### PROBLEM REQUIREMENTS
Can you repeat the lines below with "small stone" changed to "pebble" and everything else left as it is?

### DATASET ENTRIES
::::
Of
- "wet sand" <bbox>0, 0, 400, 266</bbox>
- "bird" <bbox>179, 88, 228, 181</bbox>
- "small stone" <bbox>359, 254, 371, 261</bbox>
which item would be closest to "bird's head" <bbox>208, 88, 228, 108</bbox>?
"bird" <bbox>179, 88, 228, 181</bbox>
::::
### CORRECT RESULT
Of
- "wet sand" <bbox>0, 0, 400, 266</bbox>
- "bird" <bbox>179, 88, 228, 181</bbox>
- "pebble" <bbox>359, 254, 371, 261</bbox>
which item would be closest to "bird's head" <bbox>208, 88, 228, 108</bbox>?
"bird" <bbox>179, 88, 228, 181</bbox>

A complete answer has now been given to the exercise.